We see this same authority when Peter pronounces judgment on Annanias and Saphira, in Stephen when he speaks boldly unto death, or in Paul as he argues persuasively in synagogue after synagogue. Again, as the disciples press into the Life of Jesus Christ they begin to live that very same Life, and we see that this Life operating in the ministry of the disciples has the very same features as it has operating in the ministry of Jesus.

Holy Spirit

Perhaps the most obvious feature of Luke and Acts as distinct from the other books of the New Testament is the special attention that Luke gives to the Holy Spirit. It is hard to miss the emphasis on the Holy Spirit in Acts since the promised baptism of the Holy Spirit in Acts 1 and 2 clearly serves as a foundation for the rest of the book. As we have gone through Luke over the last eight weeks, however, I have noticed more than I have in the past just how much Luke’s gospel also emphasizes the Holy Spirit. Zechariah prophesies that John will be filled with the power of the Holy Spirit even from his mother’s womb (Luke 1:15). Jesus is conceived as the power of the Holy Spirit overshadows Mary (Luke 1:35). Elizabeth is filled with the Holy Spirit and prophesies (Luke 1:41). Zechariah prophesies by the Holy Spirit about Christ’s birth (Luke 1:67). And all this is just in the first chapter!

Throughout, the personhood of the Holy Spirit is emphasized. Luke does not conceive of the Holy Spirit as a mere force or energy field. Instead, the Holy Spirit directs the activities of Jesus (Luke 4:14) and the apostles (e.g. Acts 16:6). The Holy Spirit himself speaks in his own voice (e.g. Acts 1:16 and Acts 28:25). Throughout, Luke describes the Holy Spirit as the moving agent who both directs the mission and empowers those who are on the mission to get the work done.

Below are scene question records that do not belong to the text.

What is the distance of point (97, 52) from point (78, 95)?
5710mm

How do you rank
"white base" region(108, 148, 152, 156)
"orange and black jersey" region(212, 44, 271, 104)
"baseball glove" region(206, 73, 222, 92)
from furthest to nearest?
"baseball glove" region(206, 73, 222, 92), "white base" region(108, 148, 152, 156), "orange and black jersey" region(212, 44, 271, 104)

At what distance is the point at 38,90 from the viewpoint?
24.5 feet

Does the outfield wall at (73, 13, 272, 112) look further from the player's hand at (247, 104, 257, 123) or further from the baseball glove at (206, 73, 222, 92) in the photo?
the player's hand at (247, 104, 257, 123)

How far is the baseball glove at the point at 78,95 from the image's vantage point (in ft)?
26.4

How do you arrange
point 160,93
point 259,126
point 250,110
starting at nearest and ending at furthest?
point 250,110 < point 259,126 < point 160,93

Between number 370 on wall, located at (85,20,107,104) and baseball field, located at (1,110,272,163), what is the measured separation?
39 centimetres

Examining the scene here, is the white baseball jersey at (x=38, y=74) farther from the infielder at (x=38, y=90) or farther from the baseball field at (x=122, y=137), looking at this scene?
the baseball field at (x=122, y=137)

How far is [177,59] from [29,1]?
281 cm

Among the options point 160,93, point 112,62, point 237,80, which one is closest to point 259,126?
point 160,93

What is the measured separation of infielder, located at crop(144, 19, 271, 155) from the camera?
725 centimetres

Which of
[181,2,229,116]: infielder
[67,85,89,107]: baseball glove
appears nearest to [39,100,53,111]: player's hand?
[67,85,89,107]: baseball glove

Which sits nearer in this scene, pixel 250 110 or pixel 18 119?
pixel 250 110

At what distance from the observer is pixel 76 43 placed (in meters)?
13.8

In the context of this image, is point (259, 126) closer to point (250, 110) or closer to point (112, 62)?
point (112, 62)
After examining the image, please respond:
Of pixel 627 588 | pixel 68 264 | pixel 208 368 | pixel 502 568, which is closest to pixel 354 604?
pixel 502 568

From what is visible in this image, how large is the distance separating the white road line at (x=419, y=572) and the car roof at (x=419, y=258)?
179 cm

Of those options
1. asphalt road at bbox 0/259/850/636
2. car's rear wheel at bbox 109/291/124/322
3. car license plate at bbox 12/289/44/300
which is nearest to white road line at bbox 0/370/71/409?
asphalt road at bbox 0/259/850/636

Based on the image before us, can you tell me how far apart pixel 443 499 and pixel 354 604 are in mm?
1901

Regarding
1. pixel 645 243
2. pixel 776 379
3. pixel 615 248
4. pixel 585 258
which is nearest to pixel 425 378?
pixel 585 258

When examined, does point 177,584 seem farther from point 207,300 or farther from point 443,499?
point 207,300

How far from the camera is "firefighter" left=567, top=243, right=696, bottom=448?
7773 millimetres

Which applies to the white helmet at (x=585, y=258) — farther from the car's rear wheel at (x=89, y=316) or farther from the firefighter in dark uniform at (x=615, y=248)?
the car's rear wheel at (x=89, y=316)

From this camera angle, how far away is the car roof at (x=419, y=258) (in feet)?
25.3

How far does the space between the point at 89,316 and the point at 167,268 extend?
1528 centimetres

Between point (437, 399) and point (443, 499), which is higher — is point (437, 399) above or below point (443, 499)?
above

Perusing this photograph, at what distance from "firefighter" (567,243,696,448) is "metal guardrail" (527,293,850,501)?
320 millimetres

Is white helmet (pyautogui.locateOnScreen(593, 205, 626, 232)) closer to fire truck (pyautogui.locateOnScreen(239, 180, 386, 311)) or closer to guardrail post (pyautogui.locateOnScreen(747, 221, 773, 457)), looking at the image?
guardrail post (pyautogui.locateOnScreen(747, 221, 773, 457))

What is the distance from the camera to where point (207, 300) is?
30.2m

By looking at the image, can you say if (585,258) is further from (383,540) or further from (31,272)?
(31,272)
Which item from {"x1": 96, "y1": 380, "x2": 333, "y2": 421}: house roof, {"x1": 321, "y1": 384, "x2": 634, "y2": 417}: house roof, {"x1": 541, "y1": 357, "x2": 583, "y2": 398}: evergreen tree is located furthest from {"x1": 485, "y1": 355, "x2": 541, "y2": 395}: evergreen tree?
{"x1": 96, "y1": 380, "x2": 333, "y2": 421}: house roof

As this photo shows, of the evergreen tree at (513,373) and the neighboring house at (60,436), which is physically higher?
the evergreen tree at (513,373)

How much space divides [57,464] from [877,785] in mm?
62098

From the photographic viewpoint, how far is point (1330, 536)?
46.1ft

Again, the main point tonight is that we have the opportunity to engage in the very same work that Jesus himself was engaged in. Jesus graciously brings us into his work alongside himself without us deserving it or earning it. We can say that the work of Jesus Christ on the Cross is a complete work and human effort cannot add anything to it. From one perspective this is absolutely true. Jesus’s death and resurrection contain within themselves the singular event of all history. In that one event, the whole work of salvation is accomplished and all of history revolves around those three days. From another perspective, however, God intended all along to bring us into this singular work by drawing us in as co-laborers in a further and further extension of the gospel into a lost and dying world. As we join in this work we need not think that it is merely human labor trying to add something to God’s work because we are filled with the Holy Spirit. God himself both directs and animates our work in the person of the Spirit, and in doing so, our work can be filled with the very same power and authority that filled the ministry of Jesus. It is not a separate mission in imitation of Jesus’s mission. It is the very same mission extended into our lives, into our actions, into our conversations.

So as you go and read Acts this week. Try to avoid reading it as merely a record of events long past. Read it instead as a window into the dynamics of the mission that you yourself can be engaged in this week. Ask yourself, “Have I been commissioned by my Lord Jesus Christ?” If the answer is yes, ask, “What have I been commissioned to go and do, and am I faithfully doing it?” Finally, if you are engaged in this work, expect the Holy Spirit to show up with power and authority because this is what he is doing in the world.